Feeding the Eagles

“She gets up and goes quietly into the bedroom to see if her grandmother is all right. If only she would find her dead, gone off peacefully in her sleep. But she is only sleeping, her mouth open, her hook nose emitting the belabored sound of breath. Miriam bends closer, to see what the eye will see: the blackheads of her nose, the white hairs sprouting from her chin, the worn silk of skin. And with her hair bound in curlers her face is all the more exposed. Miriam realizes she hardly knows what her grandmother looks like she is so used to her. The sight of her naked face now is as awesome to Miriam as some ancient artifact she might see in a museum, and as familiar as a glass of milk.”

Feeding the Eagles is about loyalty and honesty, attachment to people and place, love and the inevitable losses of life. The eleven inter-related stories feature Miriam Batson, a native Southerner transplanted to the Midwest through marriage, as she confronts and comes to terms with the shifting ground of her life. Each of the stories is carried by a rich and mature narrative voice, infused with wry humor and the power of keen observation.

Readers' Responses to "Feeding the Eagles"
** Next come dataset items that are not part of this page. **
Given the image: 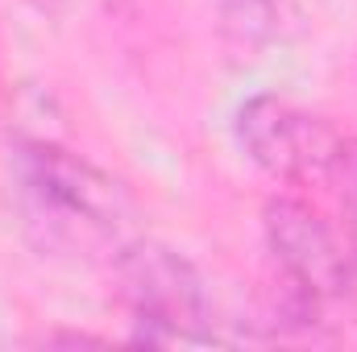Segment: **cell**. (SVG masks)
<instances>
[{
	"label": "cell",
	"instance_id": "1",
	"mask_svg": "<svg viewBox=\"0 0 357 352\" xmlns=\"http://www.w3.org/2000/svg\"><path fill=\"white\" fill-rule=\"evenodd\" d=\"M13 178L25 199L29 228H42V245H100L129 220V195L112 175L54 141H21L13 150Z\"/></svg>",
	"mask_w": 357,
	"mask_h": 352
},
{
	"label": "cell",
	"instance_id": "2",
	"mask_svg": "<svg viewBox=\"0 0 357 352\" xmlns=\"http://www.w3.org/2000/svg\"><path fill=\"white\" fill-rule=\"evenodd\" d=\"M116 294L129 307L137 344L183 349V344H216L208 328V290L199 269L178 249L162 241H129L116 249Z\"/></svg>",
	"mask_w": 357,
	"mask_h": 352
},
{
	"label": "cell",
	"instance_id": "3",
	"mask_svg": "<svg viewBox=\"0 0 357 352\" xmlns=\"http://www.w3.org/2000/svg\"><path fill=\"white\" fill-rule=\"evenodd\" d=\"M237 141L266 175L295 186L337 175L349 145L324 116L278 95H254L237 108Z\"/></svg>",
	"mask_w": 357,
	"mask_h": 352
},
{
	"label": "cell",
	"instance_id": "4",
	"mask_svg": "<svg viewBox=\"0 0 357 352\" xmlns=\"http://www.w3.org/2000/svg\"><path fill=\"white\" fill-rule=\"evenodd\" d=\"M262 228L287 294H295L316 311L333 298L354 294V253H345L333 224L312 203L295 195H274L266 203Z\"/></svg>",
	"mask_w": 357,
	"mask_h": 352
},
{
	"label": "cell",
	"instance_id": "5",
	"mask_svg": "<svg viewBox=\"0 0 357 352\" xmlns=\"http://www.w3.org/2000/svg\"><path fill=\"white\" fill-rule=\"evenodd\" d=\"M216 8H220V38L229 46V54L254 58L270 42L278 0H216Z\"/></svg>",
	"mask_w": 357,
	"mask_h": 352
},
{
	"label": "cell",
	"instance_id": "6",
	"mask_svg": "<svg viewBox=\"0 0 357 352\" xmlns=\"http://www.w3.org/2000/svg\"><path fill=\"white\" fill-rule=\"evenodd\" d=\"M337 175H345V207H349V228H354V294L349 298H357V145H345Z\"/></svg>",
	"mask_w": 357,
	"mask_h": 352
}]
</instances>
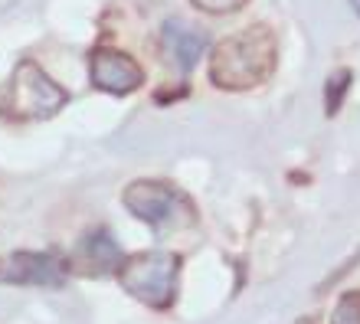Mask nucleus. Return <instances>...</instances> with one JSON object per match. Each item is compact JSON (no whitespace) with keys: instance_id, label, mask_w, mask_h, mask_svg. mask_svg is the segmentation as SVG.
Here are the masks:
<instances>
[{"instance_id":"6e6552de","label":"nucleus","mask_w":360,"mask_h":324,"mask_svg":"<svg viewBox=\"0 0 360 324\" xmlns=\"http://www.w3.org/2000/svg\"><path fill=\"white\" fill-rule=\"evenodd\" d=\"M351 89V69H338L328 76V86H324V112L328 115H338L344 105V96Z\"/></svg>"},{"instance_id":"1a4fd4ad","label":"nucleus","mask_w":360,"mask_h":324,"mask_svg":"<svg viewBox=\"0 0 360 324\" xmlns=\"http://www.w3.org/2000/svg\"><path fill=\"white\" fill-rule=\"evenodd\" d=\"M331 324H360V292H351V295L341 298Z\"/></svg>"},{"instance_id":"f257e3e1","label":"nucleus","mask_w":360,"mask_h":324,"mask_svg":"<svg viewBox=\"0 0 360 324\" xmlns=\"http://www.w3.org/2000/svg\"><path fill=\"white\" fill-rule=\"evenodd\" d=\"M278 63V43L275 33L262 23L246 27L233 37L219 39L210 53V82L226 92H246L262 86L275 72Z\"/></svg>"},{"instance_id":"0eeeda50","label":"nucleus","mask_w":360,"mask_h":324,"mask_svg":"<svg viewBox=\"0 0 360 324\" xmlns=\"http://www.w3.org/2000/svg\"><path fill=\"white\" fill-rule=\"evenodd\" d=\"M10 278L17 282H59V262L37 252H20L10 259Z\"/></svg>"},{"instance_id":"423d86ee","label":"nucleus","mask_w":360,"mask_h":324,"mask_svg":"<svg viewBox=\"0 0 360 324\" xmlns=\"http://www.w3.org/2000/svg\"><path fill=\"white\" fill-rule=\"evenodd\" d=\"M207 46L210 37L187 20H167L161 27V59L180 76L197 66L200 56L207 53Z\"/></svg>"},{"instance_id":"20e7f679","label":"nucleus","mask_w":360,"mask_h":324,"mask_svg":"<svg viewBox=\"0 0 360 324\" xmlns=\"http://www.w3.org/2000/svg\"><path fill=\"white\" fill-rule=\"evenodd\" d=\"M177 262L180 259L167 256V252H144V256H134L131 262H124L122 282L141 302L154 308H167L174 298V285H177Z\"/></svg>"},{"instance_id":"7ed1b4c3","label":"nucleus","mask_w":360,"mask_h":324,"mask_svg":"<svg viewBox=\"0 0 360 324\" xmlns=\"http://www.w3.org/2000/svg\"><path fill=\"white\" fill-rule=\"evenodd\" d=\"M122 203L154 229H184L197 223L193 200L167 181H131L122 190Z\"/></svg>"},{"instance_id":"f03ea898","label":"nucleus","mask_w":360,"mask_h":324,"mask_svg":"<svg viewBox=\"0 0 360 324\" xmlns=\"http://www.w3.org/2000/svg\"><path fill=\"white\" fill-rule=\"evenodd\" d=\"M63 105H69V92L59 82H53L33 59L17 63L0 92V115L17 124L49 122L53 115L63 112Z\"/></svg>"},{"instance_id":"39448f33","label":"nucleus","mask_w":360,"mask_h":324,"mask_svg":"<svg viewBox=\"0 0 360 324\" xmlns=\"http://www.w3.org/2000/svg\"><path fill=\"white\" fill-rule=\"evenodd\" d=\"M89 79L98 92L108 96H131L144 82V69L138 66V59L122 53V49L98 46L89 53Z\"/></svg>"},{"instance_id":"9b49d317","label":"nucleus","mask_w":360,"mask_h":324,"mask_svg":"<svg viewBox=\"0 0 360 324\" xmlns=\"http://www.w3.org/2000/svg\"><path fill=\"white\" fill-rule=\"evenodd\" d=\"M351 7H354V13L360 17V0H351Z\"/></svg>"},{"instance_id":"9d476101","label":"nucleus","mask_w":360,"mask_h":324,"mask_svg":"<svg viewBox=\"0 0 360 324\" xmlns=\"http://www.w3.org/2000/svg\"><path fill=\"white\" fill-rule=\"evenodd\" d=\"M190 4L197 10H203V13H217L219 17V13H236L246 0H190Z\"/></svg>"}]
</instances>
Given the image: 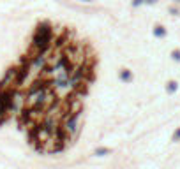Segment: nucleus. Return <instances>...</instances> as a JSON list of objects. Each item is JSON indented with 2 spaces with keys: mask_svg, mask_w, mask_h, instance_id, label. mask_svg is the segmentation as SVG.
Here are the masks:
<instances>
[{
  "mask_svg": "<svg viewBox=\"0 0 180 169\" xmlns=\"http://www.w3.org/2000/svg\"><path fill=\"white\" fill-rule=\"evenodd\" d=\"M7 118H9V113H5V111H2V109H0V125L4 123Z\"/></svg>",
  "mask_w": 180,
  "mask_h": 169,
  "instance_id": "nucleus-8",
  "label": "nucleus"
},
{
  "mask_svg": "<svg viewBox=\"0 0 180 169\" xmlns=\"http://www.w3.org/2000/svg\"><path fill=\"white\" fill-rule=\"evenodd\" d=\"M171 58H173L175 62H180V49H173V51H171Z\"/></svg>",
  "mask_w": 180,
  "mask_h": 169,
  "instance_id": "nucleus-7",
  "label": "nucleus"
},
{
  "mask_svg": "<svg viewBox=\"0 0 180 169\" xmlns=\"http://www.w3.org/2000/svg\"><path fill=\"white\" fill-rule=\"evenodd\" d=\"M178 81H175V79H171V81H168L166 83V92H168V95H173V94H177V90H178Z\"/></svg>",
  "mask_w": 180,
  "mask_h": 169,
  "instance_id": "nucleus-4",
  "label": "nucleus"
},
{
  "mask_svg": "<svg viewBox=\"0 0 180 169\" xmlns=\"http://www.w3.org/2000/svg\"><path fill=\"white\" fill-rule=\"evenodd\" d=\"M94 155L95 157H108V155H111V148L110 146H97L94 151Z\"/></svg>",
  "mask_w": 180,
  "mask_h": 169,
  "instance_id": "nucleus-3",
  "label": "nucleus"
},
{
  "mask_svg": "<svg viewBox=\"0 0 180 169\" xmlns=\"http://www.w3.org/2000/svg\"><path fill=\"white\" fill-rule=\"evenodd\" d=\"M81 115H83V109L74 111V113H65L62 116V125H64V129L69 132L71 139H76L81 132V123H80Z\"/></svg>",
  "mask_w": 180,
  "mask_h": 169,
  "instance_id": "nucleus-1",
  "label": "nucleus"
},
{
  "mask_svg": "<svg viewBox=\"0 0 180 169\" xmlns=\"http://www.w3.org/2000/svg\"><path fill=\"white\" fill-rule=\"evenodd\" d=\"M152 2H155V0H134V5H138V4H152Z\"/></svg>",
  "mask_w": 180,
  "mask_h": 169,
  "instance_id": "nucleus-9",
  "label": "nucleus"
},
{
  "mask_svg": "<svg viewBox=\"0 0 180 169\" xmlns=\"http://www.w3.org/2000/svg\"><path fill=\"white\" fill-rule=\"evenodd\" d=\"M118 79H120L122 83L129 84V83L134 81V74H132L131 69H120V71H118Z\"/></svg>",
  "mask_w": 180,
  "mask_h": 169,
  "instance_id": "nucleus-2",
  "label": "nucleus"
},
{
  "mask_svg": "<svg viewBox=\"0 0 180 169\" xmlns=\"http://www.w3.org/2000/svg\"><path fill=\"white\" fill-rule=\"evenodd\" d=\"M171 141H173V143H180V127H177V129L173 130V134H171Z\"/></svg>",
  "mask_w": 180,
  "mask_h": 169,
  "instance_id": "nucleus-6",
  "label": "nucleus"
},
{
  "mask_svg": "<svg viewBox=\"0 0 180 169\" xmlns=\"http://www.w3.org/2000/svg\"><path fill=\"white\" fill-rule=\"evenodd\" d=\"M154 35L159 37V39H162V37L166 35V30H164V27H161V25H159V27H155V28H154Z\"/></svg>",
  "mask_w": 180,
  "mask_h": 169,
  "instance_id": "nucleus-5",
  "label": "nucleus"
}]
</instances>
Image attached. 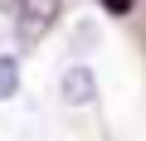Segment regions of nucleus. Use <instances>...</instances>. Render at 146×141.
<instances>
[{"label":"nucleus","mask_w":146,"mask_h":141,"mask_svg":"<svg viewBox=\"0 0 146 141\" xmlns=\"http://www.w3.org/2000/svg\"><path fill=\"white\" fill-rule=\"evenodd\" d=\"M15 88H20V58L15 54H0V102L15 97Z\"/></svg>","instance_id":"3"},{"label":"nucleus","mask_w":146,"mask_h":141,"mask_svg":"<svg viewBox=\"0 0 146 141\" xmlns=\"http://www.w3.org/2000/svg\"><path fill=\"white\" fill-rule=\"evenodd\" d=\"M131 5H136V0H102V10H112V15H127Z\"/></svg>","instance_id":"4"},{"label":"nucleus","mask_w":146,"mask_h":141,"mask_svg":"<svg viewBox=\"0 0 146 141\" xmlns=\"http://www.w3.org/2000/svg\"><path fill=\"white\" fill-rule=\"evenodd\" d=\"M63 102H73V107L98 102V78L88 73V68H68L63 73Z\"/></svg>","instance_id":"2"},{"label":"nucleus","mask_w":146,"mask_h":141,"mask_svg":"<svg viewBox=\"0 0 146 141\" xmlns=\"http://www.w3.org/2000/svg\"><path fill=\"white\" fill-rule=\"evenodd\" d=\"M15 15H20V20H15L20 39H39V34L54 24V15H58V0H20Z\"/></svg>","instance_id":"1"}]
</instances>
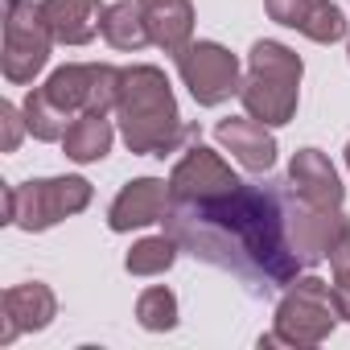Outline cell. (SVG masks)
Here are the masks:
<instances>
[{
  "mask_svg": "<svg viewBox=\"0 0 350 350\" xmlns=\"http://www.w3.org/2000/svg\"><path fill=\"white\" fill-rule=\"evenodd\" d=\"M161 223L190 256L227 268L243 280H297L301 260L288 243V211L272 190L239 182L231 194L211 202H169Z\"/></svg>",
  "mask_w": 350,
  "mask_h": 350,
  "instance_id": "6da1fadb",
  "label": "cell"
},
{
  "mask_svg": "<svg viewBox=\"0 0 350 350\" xmlns=\"http://www.w3.org/2000/svg\"><path fill=\"white\" fill-rule=\"evenodd\" d=\"M116 116H120V132H124L128 148L140 157H169L190 136L182 128L173 87L157 66H128L120 75Z\"/></svg>",
  "mask_w": 350,
  "mask_h": 350,
  "instance_id": "7a4b0ae2",
  "label": "cell"
},
{
  "mask_svg": "<svg viewBox=\"0 0 350 350\" xmlns=\"http://www.w3.org/2000/svg\"><path fill=\"white\" fill-rule=\"evenodd\" d=\"M301 58L280 46V42H256L247 54V79L239 87V103L252 120L280 128L297 111V91H301Z\"/></svg>",
  "mask_w": 350,
  "mask_h": 350,
  "instance_id": "3957f363",
  "label": "cell"
},
{
  "mask_svg": "<svg viewBox=\"0 0 350 350\" xmlns=\"http://www.w3.org/2000/svg\"><path fill=\"white\" fill-rule=\"evenodd\" d=\"M338 321V305H334V288L317 276H301L288 284V293L276 305V329L268 338H260V346H321L334 334Z\"/></svg>",
  "mask_w": 350,
  "mask_h": 350,
  "instance_id": "277c9868",
  "label": "cell"
},
{
  "mask_svg": "<svg viewBox=\"0 0 350 350\" xmlns=\"http://www.w3.org/2000/svg\"><path fill=\"white\" fill-rule=\"evenodd\" d=\"M91 202V182L87 178H46V182H25L5 190V223L21 231H46Z\"/></svg>",
  "mask_w": 350,
  "mask_h": 350,
  "instance_id": "5b68a950",
  "label": "cell"
},
{
  "mask_svg": "<svg viewBox=\"0 0 350 350\" xmlns=\"http://www.w3.org/2000/svg\"><path fill=\"white\" fill-rule=\"evenodd\" d=\"M50 46H54V33L42 17V5L9 0L5 5V79L33 83L50 62Z\"/></svg>",
  "mask_w": 350,
  "mask_h": 350,
  "instance_id": "8992f818",
  "label": "cell"
},
{
  "mask_svg": "<svg viewBox=\"0 0 350 350\" xmlns=\"http://www.w3.org/2000/svg\"><path fill=\"white\" fill-rule=\"evenodd\" d=\"M178 58V75L190 87L198 107H219L231 95H239V58L231 50H223L219 42H190Z\"/></svg>",
  "mask_w": 350,
  "mask_h": 350,
  "instance_id": "52a82bcc",
  "label": "cell"
},
{
  "mask_svg": "<svg viewBox=\"0 0 350 350\" xmlns=\"http://www.w3.org/2000/svg\"><path fill=\"white\" fill-rule=\"evenodd\" d=\"M120 75L116 66H103V62H91V66H62L50 75V83L42 87L62 111L70 116H83V111H99L107 116L116 103H120Z\"/></svg>",
  "mask_w": 350,
  "mask_h": 350,
  "instance_id": "ba28073f",
  "label": "cell"
},
{
  "mask_svg": "<svg viewBox=\"0 0 350 350\" xmlns=\"http://www.w3.org/2000/svg\"><path fill=\"white\" fill-rule=\"evenodd\" d=\"M239 186V178L231 173V165L206 148V144H190L186 157L173 165L169 173V194L173 202H211V198H223Z\"/></svg>",
  "mask_w": 350,
  "mask_h": 350,
  "instance_id": "9c48e42d",
  "label": "cell"
},
{
  "mask_svg": "<svg viewBox=\"0 0 350 350\" xmlns=\"http://www.w3.org/2000/svg\"><path fill=\"white\" fill-rule=\"evenodd\" d=\"M288 186L297 194V202L305 206H317V211H342V182H338V173L329 165L325 152L317 148H301L293 152V165H288Z\"/></svg>",
  "mask_w": 350,
  "mask_h": 350,
  "instance_id": "30bf717a",
  "label": "cell"
},
{
  "mask_svg": "<svg viewBox=\"0 0 350 350\" xmlns=\"http://www.w3.org/2000/svg\"><path fill=\"white\" fill-rule=\"evenodd\" d=\"M58 313V301L46 284H13L0 297V346H9L25 329H46Z\"/></svg>",
  "mask_w": 350,
  "mask_h": 350,
  "instance_id": "8fae6325",
  "label": "cell"
},
{
  "mask_svg": "<svg viewBox=\"0 0 350 350\" xmlns=\"http://www.w3.org/2000/svg\"><path fill=\"white\" fill-rule=\"evenodd\" d=\"M264 5H268V17L276 25H288V29L305 33L317 46H329V42L346 38V17L329 0H264Z\"/></svg>",
  "mask_w": 350,
  "mask_h": 350,
  "instance_id": "7c38bea8",
  "label": "cell"
},
{
  "mask_svg": "<svg viewBox=\"0 0 350 350\" xmlns=\"http://www.w3.org/2000/svg\"><path fill=\"white\" fill-rule=\"evenodd\" d=\"M173 194H169V182L161 178H140V182H128L111 211H107V227L111 231H132V227H148V223H161L165 211H169Z\"/></svg>",
  "mask_w": 350,
  "mask_h": 350,
  "instance_id": "4fadbf2b",
  "label": "cell"
},
{
  "mask_svg": "<svg viewBox=\"0 0 350 350\" xmlns=\"http://www.w3.org/2000/svg\"><path fill=\"white\" fill-rule=\"evenodd\" d=\"M350 223L342 219V211H317V206H297V211H288V243H293V252H297V260L309 268V264H317V260H325L329 256V247H334V239L346 231Z\"/></svg>",
  "mask_w": 350,
  "mask_h": 350,
  "instance_id": "5bb4252c",
  "label": "cell"
},
{
  "mask_svg": "<svg viewBox=\"0 0 350 350\" xmlns=\"http://www.w3.org/2000/svg\"><path fill=\"white\" fill-rule=\"evenodd\" d=\"M215 136H219V144H223L243 169H252V173H264V169L276 165V140H272L268 124H260V120H252V116L219 120Z\"/></svg>",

“In Feeding the Eagles, Paulette Bates Alden makes a debut that shows her as a subtle and accomplished writer…. She never tears a passion to tatters, and yet almost every story is a high tension line of emotion…”
— Wallace Stegner

 

“Paulette Bates Alden’s writing is honest, penetrating, and quietly wise…. Alden refuses to reach for effect, but insists instead on the emotions and meaning that reify small moments and everyday life.”
— Scott Turow

 

“In their stately flow, these tales are quietly effective.”
— Publishers Weekly

“Throw in a few transitions and Feeding the Eagles, a first collection of short stories by Paulette Bates Alden, could easily be a novel. That’s how tightly woven the 11 stories are. Yet by sticking to short stories, Ms. Alden – a native of South Carolina now living in Minneapolis and teaching at the University of Minnesota – is able to vary the mood and the outlook of her tales, making this a nimble yet multilayered look at the trade-offs necessary to become an adult”
— David Dawson, New York Times Book Review

 

“…a wise and insightful collection of short fiction… This is a book about becoming, and it deals in simple, charged language with the complex nature of human growth, and the raw, necessary forms of death from which new life must emerge.”